#### Input records

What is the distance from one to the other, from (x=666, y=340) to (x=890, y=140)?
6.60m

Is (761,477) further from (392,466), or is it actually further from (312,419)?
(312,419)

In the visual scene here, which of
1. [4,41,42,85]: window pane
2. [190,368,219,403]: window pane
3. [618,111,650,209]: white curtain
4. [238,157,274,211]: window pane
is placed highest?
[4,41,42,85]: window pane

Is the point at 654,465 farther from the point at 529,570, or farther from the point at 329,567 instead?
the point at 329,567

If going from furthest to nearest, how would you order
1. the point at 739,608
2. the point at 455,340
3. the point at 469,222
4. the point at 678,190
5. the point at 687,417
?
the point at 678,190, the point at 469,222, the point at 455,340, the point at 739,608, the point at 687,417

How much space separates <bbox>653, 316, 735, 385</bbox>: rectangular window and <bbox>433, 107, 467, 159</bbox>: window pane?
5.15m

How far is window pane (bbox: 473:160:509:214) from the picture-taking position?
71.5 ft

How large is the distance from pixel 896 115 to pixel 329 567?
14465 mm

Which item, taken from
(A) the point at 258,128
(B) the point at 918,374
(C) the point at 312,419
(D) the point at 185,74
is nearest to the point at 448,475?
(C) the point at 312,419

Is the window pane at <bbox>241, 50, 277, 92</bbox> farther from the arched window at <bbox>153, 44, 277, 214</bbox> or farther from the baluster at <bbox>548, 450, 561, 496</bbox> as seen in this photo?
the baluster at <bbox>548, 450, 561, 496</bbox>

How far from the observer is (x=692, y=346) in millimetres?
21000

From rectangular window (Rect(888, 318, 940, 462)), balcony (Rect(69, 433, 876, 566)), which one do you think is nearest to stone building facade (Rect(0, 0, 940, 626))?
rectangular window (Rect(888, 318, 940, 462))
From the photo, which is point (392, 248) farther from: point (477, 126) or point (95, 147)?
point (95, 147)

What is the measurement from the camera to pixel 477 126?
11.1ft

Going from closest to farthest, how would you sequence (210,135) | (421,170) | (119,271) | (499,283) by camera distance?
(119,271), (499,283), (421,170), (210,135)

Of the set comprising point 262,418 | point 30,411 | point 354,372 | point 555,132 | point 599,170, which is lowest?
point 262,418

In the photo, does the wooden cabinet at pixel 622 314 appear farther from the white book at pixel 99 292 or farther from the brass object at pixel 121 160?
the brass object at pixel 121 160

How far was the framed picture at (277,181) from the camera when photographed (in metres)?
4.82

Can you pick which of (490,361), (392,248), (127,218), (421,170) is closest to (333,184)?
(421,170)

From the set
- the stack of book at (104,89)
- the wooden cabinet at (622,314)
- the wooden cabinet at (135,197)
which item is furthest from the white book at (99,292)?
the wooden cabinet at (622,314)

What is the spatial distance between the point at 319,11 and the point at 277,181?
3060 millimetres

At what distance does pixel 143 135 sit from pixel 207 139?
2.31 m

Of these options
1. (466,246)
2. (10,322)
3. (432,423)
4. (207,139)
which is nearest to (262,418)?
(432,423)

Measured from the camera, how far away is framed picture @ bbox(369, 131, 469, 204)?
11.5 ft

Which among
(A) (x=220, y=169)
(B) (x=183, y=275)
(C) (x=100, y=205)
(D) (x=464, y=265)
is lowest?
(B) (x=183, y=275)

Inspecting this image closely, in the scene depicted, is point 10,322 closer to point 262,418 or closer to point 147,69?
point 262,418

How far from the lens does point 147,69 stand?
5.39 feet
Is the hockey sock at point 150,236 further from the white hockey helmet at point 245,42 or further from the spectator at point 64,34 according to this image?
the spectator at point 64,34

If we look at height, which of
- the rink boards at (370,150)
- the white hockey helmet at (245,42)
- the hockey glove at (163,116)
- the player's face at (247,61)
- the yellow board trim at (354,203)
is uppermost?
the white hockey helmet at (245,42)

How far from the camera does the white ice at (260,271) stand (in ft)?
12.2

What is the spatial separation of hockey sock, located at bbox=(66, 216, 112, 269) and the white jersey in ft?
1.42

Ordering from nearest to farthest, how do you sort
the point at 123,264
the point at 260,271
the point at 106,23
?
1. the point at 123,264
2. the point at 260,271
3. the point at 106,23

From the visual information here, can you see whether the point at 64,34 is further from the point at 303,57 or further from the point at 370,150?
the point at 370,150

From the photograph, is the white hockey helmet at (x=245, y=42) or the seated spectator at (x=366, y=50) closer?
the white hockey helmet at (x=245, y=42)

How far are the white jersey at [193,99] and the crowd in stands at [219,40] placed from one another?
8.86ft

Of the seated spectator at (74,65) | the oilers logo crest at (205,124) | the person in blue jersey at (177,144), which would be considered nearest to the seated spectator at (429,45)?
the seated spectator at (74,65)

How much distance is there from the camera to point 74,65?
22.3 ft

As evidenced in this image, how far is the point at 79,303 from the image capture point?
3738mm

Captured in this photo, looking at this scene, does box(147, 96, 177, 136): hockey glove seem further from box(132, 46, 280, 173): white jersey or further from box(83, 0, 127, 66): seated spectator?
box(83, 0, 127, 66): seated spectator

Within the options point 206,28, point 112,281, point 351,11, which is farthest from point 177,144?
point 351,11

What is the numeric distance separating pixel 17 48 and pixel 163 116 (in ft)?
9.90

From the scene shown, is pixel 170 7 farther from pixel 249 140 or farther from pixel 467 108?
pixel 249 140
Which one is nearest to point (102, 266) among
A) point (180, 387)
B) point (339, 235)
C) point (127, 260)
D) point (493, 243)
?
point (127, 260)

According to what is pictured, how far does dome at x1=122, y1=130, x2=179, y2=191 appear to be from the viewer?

########

## Work to complete:
The full set of records should be duplicated exactly.

## Reply to the exercise:
What is the distance from one to the other, from (x=666, y=340) to (x=890, y=140)?
6.60m

Is (761,477) further from (392,466), or is it actually further from (312,419)?
(312,419)

In the visual scene here, which of
1. [4,41,42,85]: window pane
2. [190,368,219,403]: window pane
3. [618,111,650,209]: white curtain
4. [238,157,274,211]: window pane
is placed highest?
[4,41,42,85]: window pane

Is the point at 654,465 farther from the point at 529,570, or farther from the point at 329,567 instead?
the point at 329,567

If going from furthest to nearest, how would you order
1. the point at 739,608
2. the point at 455,340
3. the point at 469,222
4. the point at 678,190
5. the point at 687,417
?
the point at 678,190, the point at 469,222, the point at 455,340, the point at 739,608, the point at 687,417

How much space separates <bbox>653, 316, 735, 385</bbox>: rectangular window and <bbox>433, 107, 467, 159</bbox>: window pane?
5.15m

How far is window pane (bbox: 473:160:509:214) from the picture-taking position?
71.5 ft

How large is the distance from pixel 896 115 to pixel 329 567?
14465 mm

Which item, taken from
(A) the point at 258,128
(B) the point at 918,374
(C) the point at 312,419
(D) the point at 185,74
is nearest to the point at 448,475?
(C) the point at 312,419

Is the window pane at <bbox>241, 50, 277, 92</bbox> farther from the arched window at <bbox>153, 44, 277, 214</bbox> or farther from the baluster at <bbox>548, 450, 561, 496</bbox> as seen in this photo?
the baluster at <bbox>548, 450, 561, 496</bbox>

How far from the observer is (x=692, y=346) in millimetres?
21000

From rectangular window (Rect(888, 318, 940, 462)), balcony (Rect(69, 433, 876, 566)), which one do you think is nearest to stone building facade (Rect(0, 0, 940, 626))?
rectangular window (Rect(888, 318, 940, 462))
From the photo, which is point (392, 248) farther from: point (477, 126) or point (95, 147)?
point (95, 147)

What is the measurement from the camera to pixel 477 126?
11.1ft

Going from closest to farthest, how would you sequence (210,135) | (421,170) | (119,271) | (499,283) by camera distance?
(119,271), (499,283), (421,170), (210,135)

Of the set comprising point 262,418 | point 30,411 | point 354,372 | point 555,132 | point 599,170, which is lowest?
point 262,418

In the photo, does the wooden cabinet at pixel 622 314 appear farther from the white book at pixel 99 292 or farther from the brass object at pixel 121 160?
the brass object at pixel 121 160

How far was the framed picture at (277,181) from the camera when photographed (in metres)?
4.82

Can you pick which of (490,361), (392,248), (127,218), (421,170) is closest to (333,184)?
(421,170)

From the set
- the stack of book at (104,89)
- the wooden cabinet at (622,314)
- the wooden cabinet at (135,197)
which item is furthest from the white book at (99,292)?
the wooden cabinet at (622,314)

What is the spatial distance between the point at 319,11 and the point at 277,181?
3060 millimetres

At what distance does pixel 143 135 sit from pixel 207 139?
2.31 m

Of these options
1. (466,246)
2. (10,322)
3. (432,423)
4. (207,139)
which is nearest to (262,418)?
(432,423)

Measured from the camera, how far away is framed picture @ bbox(369, 131, 469, 204)?
11.5 ft

Which among
(A) (x=220, y=169)
(B) (x=183, y=275)
(C) (x=100, y=205)
(D) (x=464, y=265)
is lowest?
(B) (x=183, y=275)

Inspecting this image closely, in the scene depicted, is point 10,322 closer to point 262,418 or closer to point 147,69?
point 262,418

How far from the lens does point 147,69 stand?
5.39 feet
Is the hockey sock at point 150,236 further from the white hockey helmet at point 245,42 or further from the spectator at point 64,34 according to this image?
the spectator at point 64,34

If we look at height, which of
- the rink boards at (370,150)
- the white hockey helmet at (245,42)
- the hockey glove at (163,116)
- the player's face at (247,61)
- the yellow board trim at (354,203)
is uppermost?
the white hockey helmet at (245,42)

How far from the camera does the white ice at (260,271) stand (in ft)?
12.2

What is the spatial separation of hockey sock, located at bbox=(66, 216, 112, 269) and the white jersey in ft?
1.42

Ordering from nearest to farthest, how do you sort
the point at 123,264
the point at 260,271
the point at 106,23
?
1. the point at 123,264
2. the point at 260,271
3. the point at 106,23

From the visual information here, can you see whether the point at 64,34 is further from the point at 303,57 or further from the point at 370,150?
the point at 370,150

From the photograph, is the white hockey helmet at (x=245, y=42) or the seated spectator at (x=366, y=50) closer?
the white hockey helmet at (x=245, y=42)

How far are the white jersey at [193,99] and the crowd in stands at [219,40] placed from one another?
8.86ft

Of the seated spectator at (74,65) | the oilers logo crest at (205,124) | the person in blue jersey at (177,144), which would be considered nearest to the seated spectator at (429,45)?
the seated spectator at (74,65)

How much distance is there from the camera to point 74,65?
22.3 ft

As evidenced in this image, how far is the point at 79,303 from the image capture point?
3738mm

Captured in this photo, looking at this scene, does box(147, 96, 177, 136): hockey glove seem further from box(132, 46, 280, 173): white jersey or further from box(83, 0, 127, 66): seated spectator?
box(83, 0, 127, 66): seated spectator

Within the options point 206,28, point 112,281, point 351,11, which is farthest from point 177,144?
point 351,11

What is the numeric distance separating pixel 17 48 and pixel 163 116 (in ft)?
9.90

From the scene shown, is pixel 170 7 farther from pixel 249 140 or farther from pixel 467 108?
pixel 249 140
Which one is nearest to point (102, 266) among
A) point (180, 387)
B) point (339, 235)
C) point (127, 260)
D) point (493, 243)
?
point (127, 260)

According to what is pictured, how far does dome at x1=122, y1=130, x2=179, y2=191 appear to be from the viewer?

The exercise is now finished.